Primary Hypertriglyceridemia refers to a loss-of-function genetic defect which prevents the triglyceride (TG) in chylomicrons (CM) from lipolysis, leading to the accumulation of TG. The mutation of lipoprotein lipase (LPL) gene has been recognized as the main cause of primary hypertriglyceridemia. Recently, a new LPL gene mutation p.C310R(c. T928C) was identified in a family with hypertriglyceridemia. The proband was manifested by severe hypertriglyceridemia and diabetes. Skeletal muscle is the major LPL-synthesizing tissue and insulin response target tissue. However, little is known about the effects of LPL gene mutation on skeletal muscle. This study is intended to observe the effects of LPL-C310R mutation on glycolipid metabolism and skeletal muscle. We found that a significantly decreased LPL plasma concentration, activity and the expression levels in skeletal muscle were observed in Lpl mice comparing to wild type mice. Those mutant mice also exhibited increased fasting plasma TG, free fat acids (FFA) and insulin, as well as FFA in muscle, and decreased glucose tolerance. Enhanced expression of BIP and elevated phosphorylation of IRE1α were observed in skeletal muscle, suggesting increased endoplasmic reticulum stress (ERS). Consistent with this, increased phosphorylation of JNK was also observed. Meanwhile, remarkably enhanced phosphorylation of IRS-1 (Ser307) and decreased phosphorylation of AKT were observed in skeletal muscle of mutant mice, suggesting impaired insulin signaling. Significant lipid deposition and morphological changes in endoplasmic reticulum and mitochondria were observed in the skeletal muscle of mutant mice but not in wild type control. Results demonstrate Lpl C310R mutation caused impaired glucose tolerance, ER stress and impaired insulin signaling in skeletal muscle.

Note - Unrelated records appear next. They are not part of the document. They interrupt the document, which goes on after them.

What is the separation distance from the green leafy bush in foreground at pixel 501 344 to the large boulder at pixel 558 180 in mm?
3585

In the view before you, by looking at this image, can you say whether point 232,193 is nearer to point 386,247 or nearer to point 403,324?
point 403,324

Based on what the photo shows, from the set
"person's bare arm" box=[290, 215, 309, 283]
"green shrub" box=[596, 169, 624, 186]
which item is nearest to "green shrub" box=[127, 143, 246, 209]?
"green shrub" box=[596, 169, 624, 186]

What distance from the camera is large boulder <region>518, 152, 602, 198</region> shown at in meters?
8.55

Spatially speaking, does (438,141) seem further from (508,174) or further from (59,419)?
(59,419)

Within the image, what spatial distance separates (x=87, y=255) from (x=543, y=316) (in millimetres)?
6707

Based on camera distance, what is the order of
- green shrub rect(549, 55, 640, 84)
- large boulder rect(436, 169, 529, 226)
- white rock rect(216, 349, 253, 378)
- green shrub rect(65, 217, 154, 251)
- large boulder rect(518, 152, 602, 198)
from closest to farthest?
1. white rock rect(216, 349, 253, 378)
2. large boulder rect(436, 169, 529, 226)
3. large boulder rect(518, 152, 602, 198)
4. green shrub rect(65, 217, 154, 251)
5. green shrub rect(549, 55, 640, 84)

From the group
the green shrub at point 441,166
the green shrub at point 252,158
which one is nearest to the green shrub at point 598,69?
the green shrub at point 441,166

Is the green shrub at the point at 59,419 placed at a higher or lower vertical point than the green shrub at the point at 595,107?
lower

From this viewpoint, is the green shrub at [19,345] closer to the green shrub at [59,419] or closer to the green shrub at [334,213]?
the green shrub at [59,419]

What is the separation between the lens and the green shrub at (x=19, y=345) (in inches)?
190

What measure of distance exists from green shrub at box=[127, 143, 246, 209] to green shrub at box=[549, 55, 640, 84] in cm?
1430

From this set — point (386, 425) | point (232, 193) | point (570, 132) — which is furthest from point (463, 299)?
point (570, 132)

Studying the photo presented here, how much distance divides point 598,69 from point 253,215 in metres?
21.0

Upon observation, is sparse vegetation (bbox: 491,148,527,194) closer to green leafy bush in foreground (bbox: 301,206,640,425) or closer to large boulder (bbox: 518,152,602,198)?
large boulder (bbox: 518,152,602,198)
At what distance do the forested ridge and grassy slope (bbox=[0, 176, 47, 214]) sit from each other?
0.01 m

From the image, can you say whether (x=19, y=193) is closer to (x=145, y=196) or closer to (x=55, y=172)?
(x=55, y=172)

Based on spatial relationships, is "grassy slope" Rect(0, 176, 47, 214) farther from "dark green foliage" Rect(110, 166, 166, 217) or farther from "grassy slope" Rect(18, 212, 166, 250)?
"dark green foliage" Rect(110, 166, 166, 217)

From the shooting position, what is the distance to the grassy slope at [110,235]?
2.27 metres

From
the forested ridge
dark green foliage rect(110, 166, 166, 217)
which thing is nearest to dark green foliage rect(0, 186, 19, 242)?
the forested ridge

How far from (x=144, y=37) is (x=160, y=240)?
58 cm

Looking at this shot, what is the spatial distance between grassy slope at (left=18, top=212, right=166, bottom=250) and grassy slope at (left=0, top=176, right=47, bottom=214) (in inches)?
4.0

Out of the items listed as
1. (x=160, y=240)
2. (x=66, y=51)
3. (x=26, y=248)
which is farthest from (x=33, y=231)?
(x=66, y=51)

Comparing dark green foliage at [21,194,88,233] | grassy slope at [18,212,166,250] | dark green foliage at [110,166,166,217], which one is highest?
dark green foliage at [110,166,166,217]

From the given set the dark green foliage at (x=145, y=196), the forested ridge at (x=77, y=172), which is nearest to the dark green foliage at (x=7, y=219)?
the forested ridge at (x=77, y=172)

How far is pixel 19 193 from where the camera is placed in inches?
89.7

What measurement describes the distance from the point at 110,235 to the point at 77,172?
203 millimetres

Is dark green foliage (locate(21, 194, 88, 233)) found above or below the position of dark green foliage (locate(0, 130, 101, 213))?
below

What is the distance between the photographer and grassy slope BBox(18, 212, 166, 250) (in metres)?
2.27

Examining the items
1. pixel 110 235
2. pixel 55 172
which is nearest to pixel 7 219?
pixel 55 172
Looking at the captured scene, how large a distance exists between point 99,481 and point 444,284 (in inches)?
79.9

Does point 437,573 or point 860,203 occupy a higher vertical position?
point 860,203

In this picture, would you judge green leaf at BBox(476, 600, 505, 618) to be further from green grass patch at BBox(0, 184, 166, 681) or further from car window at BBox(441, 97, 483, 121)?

原发性高甘油三酯血症是指一种功能丧失的遗传缺陷,它阻止乳糜微粒(CM)中的甘油三酯(TG)进行脂解,导致 TG 的积累。脂蛋白脂肪酶(LPL)基因突变已被认为是原发性高甘油三酯血症的主要原因。最近,在一个高甘油三酯血症的家族中发现了一种新的 LPL 基因突变 p.C310R(c. T928C)。先证者表现为严重的高甘油三酯血症和糖尿病。骨骼肌是 LPL 合成的主要组织和胰岛素反应的靶组织。然而,关于 LPL 基因突变对骨骼肌的影响知之甚少。本研究旨在观察 LPL-C310R 突变对糖脂代谢和骨骼肌的影响。我们发现与野生型小鼠相比,Lpl 小鼠的血浆 LPL 浓度、活性和骨骼肌表达水平明显降低。这些突变小鼠还表现出空腹血浆 TG、游离脂肪酸(FFA)和胰岛素增加,肌肉 FFA 减少,葡萄糖耐量降低。骨骼肌中 BIP 的表达增强,IRE1α 的磷酸化增加,提示内质网应激(ERS)增加。与此一致,JNK 的磷酸化也明显增加。同时,还观察到突变小鼠骨骼肌中 IRS-1(Ser307)的磷酸化显著增强,AKT 的磷酸化减少,提示胰岛素信号受损。突变小鼠骨骼肌中观察到明显的脂质沉积和内质网及线粒体的形态变化,但在野生型对照组中没有观察到。结果表明,Lpl C310R 突变导致骨骼肌葡萄糖耐量受损、内质网应激和胰岛素信号受损。